Michaelsberg

Eine Situla aus Kaldauen

Bei der Erweiterung des Baugebietes am Hang nördlich Kaldauens wurde 1972 ein bronzenes eimerartiges Gefäß im Boden aufgefunden. Es war von Kieselsteinen umstellt und enthielt die Feuerbestattung eines etwa achtjährigen Kindes. Diese antike 25 cm hohe "Situla" diente demnach als Urne. Situlen gibt es im gesamten vorchristlichen Jahrtausend, der vorliegende Typ wurde um 500 v. Chr. in Norditalien hergestellt. Und zwar mit Fertigungstechniken, wie sie zwischen Mailand und dem Lago Maggiore praktiziert worden waren. In dieser Gegend sind bislang achtzehn solcher Gefäße gefunden worden. Überraschend ist die Tatsache, dass dieser Typ Situla zwar vereinzelt in Dänemark und Polen und bis in die Bretagne verbreitet ist - aber nirgendwo so häufig vorkommt wie im Moselland und Mittelrhein. Inklusive unseres hier vorgestellten Fundes neunundzwanzigmal.

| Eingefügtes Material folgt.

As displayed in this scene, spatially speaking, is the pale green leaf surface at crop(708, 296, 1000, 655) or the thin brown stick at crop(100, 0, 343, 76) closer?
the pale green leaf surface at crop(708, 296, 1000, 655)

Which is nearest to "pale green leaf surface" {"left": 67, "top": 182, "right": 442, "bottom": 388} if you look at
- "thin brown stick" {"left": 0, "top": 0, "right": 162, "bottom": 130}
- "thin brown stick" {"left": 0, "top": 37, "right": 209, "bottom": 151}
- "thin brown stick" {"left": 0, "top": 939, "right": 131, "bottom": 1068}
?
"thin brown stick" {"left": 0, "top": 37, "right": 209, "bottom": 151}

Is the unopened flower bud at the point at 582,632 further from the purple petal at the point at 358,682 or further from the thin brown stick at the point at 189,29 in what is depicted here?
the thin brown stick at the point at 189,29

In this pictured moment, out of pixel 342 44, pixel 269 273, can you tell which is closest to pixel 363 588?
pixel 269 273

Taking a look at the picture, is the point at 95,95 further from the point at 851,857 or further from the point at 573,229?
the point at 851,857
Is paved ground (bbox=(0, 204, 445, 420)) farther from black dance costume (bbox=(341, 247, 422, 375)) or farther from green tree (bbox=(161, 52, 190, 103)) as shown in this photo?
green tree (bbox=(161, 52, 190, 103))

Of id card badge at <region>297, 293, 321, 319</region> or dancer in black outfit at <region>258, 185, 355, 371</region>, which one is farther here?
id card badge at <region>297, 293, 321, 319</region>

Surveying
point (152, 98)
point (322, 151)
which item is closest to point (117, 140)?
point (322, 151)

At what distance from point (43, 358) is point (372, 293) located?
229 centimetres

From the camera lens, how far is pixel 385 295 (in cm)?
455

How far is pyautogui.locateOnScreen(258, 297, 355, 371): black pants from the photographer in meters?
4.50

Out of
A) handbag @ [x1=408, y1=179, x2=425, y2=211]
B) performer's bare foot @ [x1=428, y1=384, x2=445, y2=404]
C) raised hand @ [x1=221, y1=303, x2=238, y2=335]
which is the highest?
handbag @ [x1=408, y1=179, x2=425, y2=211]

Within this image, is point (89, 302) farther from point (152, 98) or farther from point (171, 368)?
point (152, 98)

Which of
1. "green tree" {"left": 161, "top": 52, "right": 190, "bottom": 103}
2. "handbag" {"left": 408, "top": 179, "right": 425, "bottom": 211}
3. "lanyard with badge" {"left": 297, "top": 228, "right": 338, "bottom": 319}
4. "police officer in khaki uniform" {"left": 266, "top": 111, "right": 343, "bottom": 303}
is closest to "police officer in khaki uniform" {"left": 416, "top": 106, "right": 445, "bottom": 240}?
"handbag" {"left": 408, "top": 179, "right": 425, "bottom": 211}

Unser Fundort Kaldauen liegt im südlichsten Zipfel der Kölner Bucht. Dieser Siedlungsraum nimmt aufgrund seiner geografischen Lage die eines Mittlers zwischen den archäologisch fassbaren Kulturen des Niederrheins und jenen des Mittelrheins inklusive Westerwald und Eifel ein. Das legen die Fundinventare unserer Gegend nahe. Die Beziehung zum Mittelrheingebiet wird durch den in Kaldauen gelegenen peripheren Fundpunkt im Norden der Häufung von Situlen im Moselgebiet unterstrichen.
Das Gefäß muss nach langer Nutzung schließlich als Urne in den Boden gelangt sein. Zu was benutzte man es aber zuvor? Ausweislich zeitgleicher Abbildungen diente es hauptsächlich als Gefäß für alkoholische Getränke, aus dem in einen Trinkbecher geschöpft wurde. Es war also als Bestandteil eines Services in besondere Tischsitten integriert. Diese ahmten mediterrane Vorbilder nach und die Besitzer der Getränkeutensilie konnten sich so als besonders vornehm und begütert darstellen und vom Rest der bäuerlichen Gemeinschaft abheben. Die lange Nutzungsdauer von wahrscheinlich mindestens zwei Generationen ist durch die starken Gebrauchsspuren und Reparaturen erwiesen.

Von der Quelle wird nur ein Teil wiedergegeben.